From: Matthew Wilcox
Date: Sun Apr 04 2021 - 14:25:06 EST


On Sun, Apr 04, 2021 at 09:48:08AM -0700, Paul E. McKenney wrote:
> On Sun, Apr 04, 2021 at 11:24:57AM +0100, Matthew Wilcox wrote:
> > On Sat, Apr 03, 2021 at 09:15:17PM -0700, syzbot wrote:
> > > HEAD commit: 2bb25b3a Merge tag 'mips-fixes_5.12_3' of git://git.kernel..
> > > git tree: upstream
> > > console output: https://syzkaller.appspot.com/x/log.txt?x=1284cc31d00000
> > > kernel config: https://syzkaller.appspot.com/x/.config?x=78ef1d159159890
> > > dashboard link: https://syzkaller.appspot.com/bug?extid=dde0cc33951735441301
> > >
> > > Unfortunately, I don't have any reproducer for this issue yet.
> > >
> > > IMPORTANT: if you fix the issue, please add the following tag to the commit:
> > > Reported-by: syzbot+dde0cc33951735441301@xxxxxxxxxxxxxxxxxxxxxxxxx
> > >
> > > WARNING: suspicious RCU usage
> > > 5.12.0-rc5-syzkaller #0 Not tainted
> > > -----------------------------
> > > kernel/sched/core.c:8294 Illegal context switch in RCU-bh read-side critical section!
> > >
> > > other info that might help us debug this:
> > >
> > >
> > > rcu_scheduler_active = 2, debug_locks = 0
> > > no locks held by systemd-udevd/4825.
> >
> > I think we have something that's taking the RCU read lock in
> > (soft?) interrupt context and not releasing it properly in all
> > situations. This thread doesn't have any locks recorded, but
> > lock_is_held(&rcu_bh_lock_map) is true.
> >
> > Is there some debugging code that could find this? eg should
> > lockdep_softirq_end() check that rcu_bh_lock_map is not held?
> > (if it's taken in process context, then BHs can't run, so if it's
> > held at softirq exit, then there's definitely a problem).
>
> Something like the (untested) patch below?
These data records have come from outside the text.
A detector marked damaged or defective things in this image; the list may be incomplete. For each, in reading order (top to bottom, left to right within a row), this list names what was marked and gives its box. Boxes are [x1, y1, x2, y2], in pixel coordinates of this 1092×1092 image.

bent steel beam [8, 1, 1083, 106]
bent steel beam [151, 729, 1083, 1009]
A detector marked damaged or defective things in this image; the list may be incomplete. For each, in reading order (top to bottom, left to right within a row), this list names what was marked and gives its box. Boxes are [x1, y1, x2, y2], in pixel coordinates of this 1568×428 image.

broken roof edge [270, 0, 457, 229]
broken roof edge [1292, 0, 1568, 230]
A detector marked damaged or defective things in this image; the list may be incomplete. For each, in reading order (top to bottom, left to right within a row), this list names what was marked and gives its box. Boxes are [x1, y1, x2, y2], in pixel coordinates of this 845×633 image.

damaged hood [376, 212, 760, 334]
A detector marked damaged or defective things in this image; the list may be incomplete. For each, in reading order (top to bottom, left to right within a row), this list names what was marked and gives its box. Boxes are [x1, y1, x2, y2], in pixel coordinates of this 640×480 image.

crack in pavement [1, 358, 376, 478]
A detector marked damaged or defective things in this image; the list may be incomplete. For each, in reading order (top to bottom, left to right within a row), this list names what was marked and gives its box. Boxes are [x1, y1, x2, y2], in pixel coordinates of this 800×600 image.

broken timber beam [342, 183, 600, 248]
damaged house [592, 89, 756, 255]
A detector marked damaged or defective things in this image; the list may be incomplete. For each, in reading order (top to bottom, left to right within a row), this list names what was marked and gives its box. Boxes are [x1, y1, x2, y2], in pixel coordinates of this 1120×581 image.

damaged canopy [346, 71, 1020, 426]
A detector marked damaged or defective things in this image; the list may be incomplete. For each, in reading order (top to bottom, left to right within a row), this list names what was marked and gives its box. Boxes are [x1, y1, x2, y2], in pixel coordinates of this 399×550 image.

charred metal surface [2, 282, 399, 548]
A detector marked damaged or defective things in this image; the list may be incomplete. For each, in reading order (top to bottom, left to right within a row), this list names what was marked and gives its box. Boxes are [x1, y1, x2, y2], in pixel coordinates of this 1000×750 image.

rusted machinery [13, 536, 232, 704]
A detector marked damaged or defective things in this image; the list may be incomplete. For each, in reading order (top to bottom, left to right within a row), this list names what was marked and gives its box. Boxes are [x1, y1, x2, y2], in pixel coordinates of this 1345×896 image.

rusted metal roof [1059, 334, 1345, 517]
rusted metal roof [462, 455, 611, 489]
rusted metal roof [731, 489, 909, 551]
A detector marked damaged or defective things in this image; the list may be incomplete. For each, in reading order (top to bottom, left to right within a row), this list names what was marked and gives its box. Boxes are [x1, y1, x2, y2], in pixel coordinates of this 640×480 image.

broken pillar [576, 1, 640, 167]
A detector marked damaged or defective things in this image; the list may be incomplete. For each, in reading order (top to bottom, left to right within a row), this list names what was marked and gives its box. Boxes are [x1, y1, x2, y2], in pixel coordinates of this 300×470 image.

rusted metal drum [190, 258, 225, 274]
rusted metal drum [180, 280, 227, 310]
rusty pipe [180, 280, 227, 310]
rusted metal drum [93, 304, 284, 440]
Maybe? Will this tell us who took the lock? I was really trying to
throw out a suggestion in the hope that somebody who knows this area
better than I do would tell me I was wrong.

> Please note that it does not make sense to also check for
> either rcu_lock_map or rcu_sched_lock_map because either of
> these might be held by the interrupted code.

Yes! Although if we do it somewhere like tasklet_action_common(),
we could do something like:

+++ b/kernel/softirq.c
@@ -774,6 +774,7 @@ static void tasklet_action_common(struct softirq_action *a,

while (list) {
struct tasklet_struct *t = list;
+ unsigned long rcu_lockdep = rcu_get_lockdep_state();

list = list->next;

@@ -790,6 +791,10 @@ static void tasklet_action_common(struct softirq_action *a,
}
tasklet_unlock(t);
}
+ if (rcu_lockdep != rcu_get_lockdep_state()) {
+ printk(something useful about t);
+ RCU_LOCKDEP_WARN(... something else useful ...);
+ }

local_irq_disable();

where rcu_get_lockdep_state() returns a bitmap of whether the four rcu
lockdep maps are held.

We might also need something similar in __do_softirq(), in case it's
not a tasklet that's the problem.